The present invention relates to a common mode noise filter used as a noise elimination device in various electronic equipment.

BACKGROUND ART

A common mode noise filter generally has a structure whereby a filter body, constituted by two magnetic bodies sandwiching a non-magnetic body in which two coils are embedded, has two pairs of external terminals provided on it which are each electrically continuous with each of the coils (refer to Patent Literature 1).

Below is an example where the non-magnetic body is made of borosilicate glass and each magnetic body is made of Ni—Zn—Cn ferrite. Since the strength (mechanical strength) of each magnetic body is lower than the strength of the non-magnetic body, when external force is applied to the common mode noise filter as the common mode noise filter is installed on a circuit board, etc., transferred, or the like, the two magnetic bodies positioned on the outermost side of the filter body, especially the ridgelines of each magnetic body, may be chipped. This chipping can lead to volume decrease of each magnetic body and consequently cause the impedance characteristics and other filter characteristics to deteriorate as a result of volume decrease caused by the chipping.

BACKGROUND ART LITERATURES

Patent Literatures

Patent Literature 1: Japanese Patent Laid-open No. 2005-340611

SUMMARY OF THE INVENTION

Problems to Be Solved by the Invention

An object of the present invention is to provide a common mode noise filter that inhibits chipping of the two magnetic bodies sandwiching the non-magnetic body, thereby suppressing the deterioration of its filter characteristics caused by the chipping.
▬▬▬
GOALS:
1. Reproduce the part of the noise filter excerpt starting with "Problems to Be" and going on through "characteristics caused by the chipping.".
2. Answer these questions from the noise filter excerpt:
(a) In the example given, what is the non-magnetic body made of?
(b) What document is listed as Patent Literature 1?
(c) What does the invention aim to inhibit?
The data below come from a different source than the noise filter excerpt.

RECORDED DATA:
▬▬▬
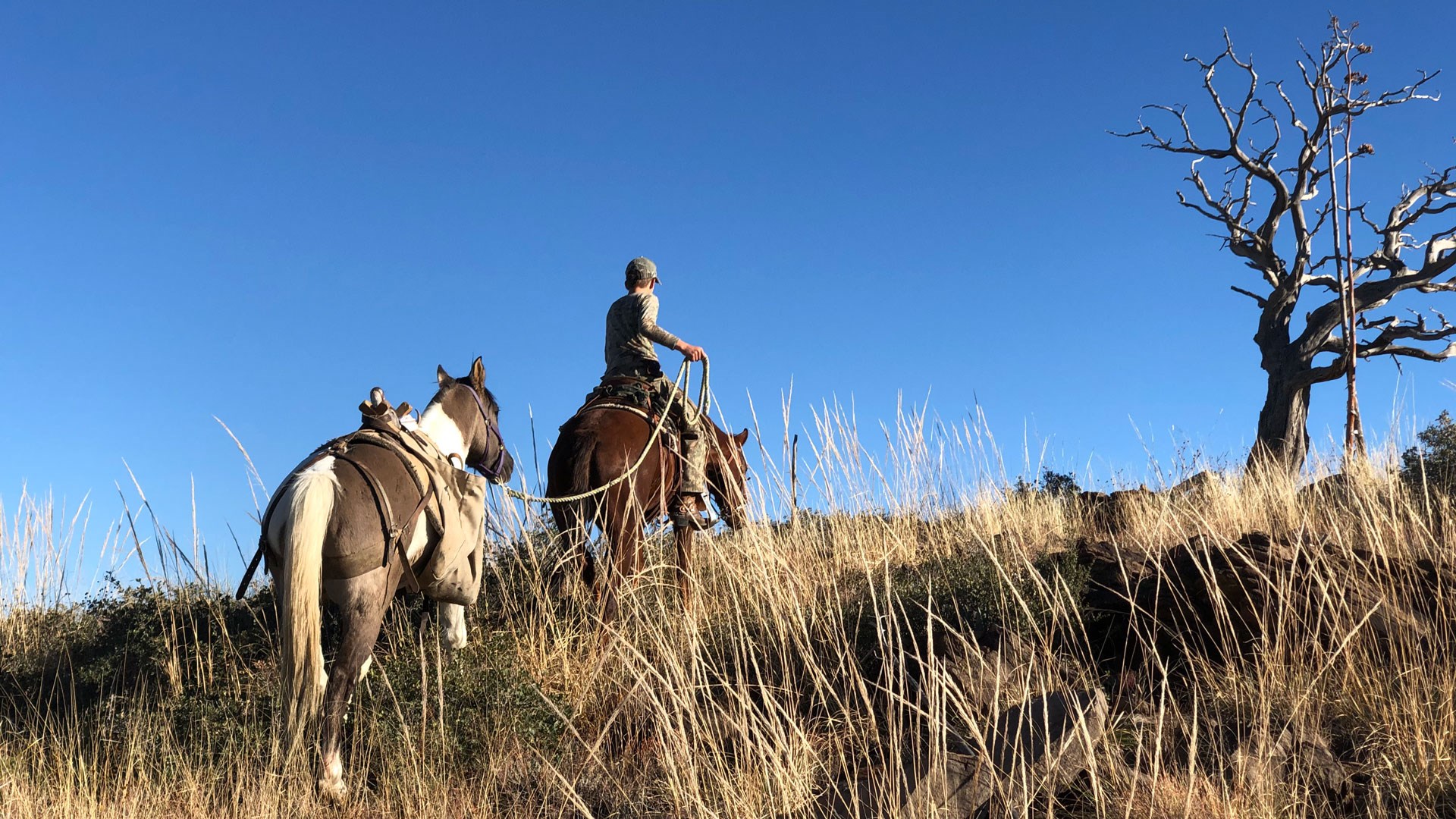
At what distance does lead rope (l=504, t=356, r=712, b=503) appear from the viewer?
6.16 meters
▬▬▬
PER-TASK ANSWERS:
1.
Problems to Be Solved by the Invention

An object of the present invention is to provide a common mode noise filter that inhibits chipping of the two magnetic bodies sandwiching the non-magnetic body, thereby suppressing the deterioration of its filter characteristics caused by the chipping.

2.
(a) Borosilicate glass.
(b) Japanese Patent Laid-open No. 2005-340611.
(c) Chipping of the two magnetic bodies that sandwich the non-magnetic body.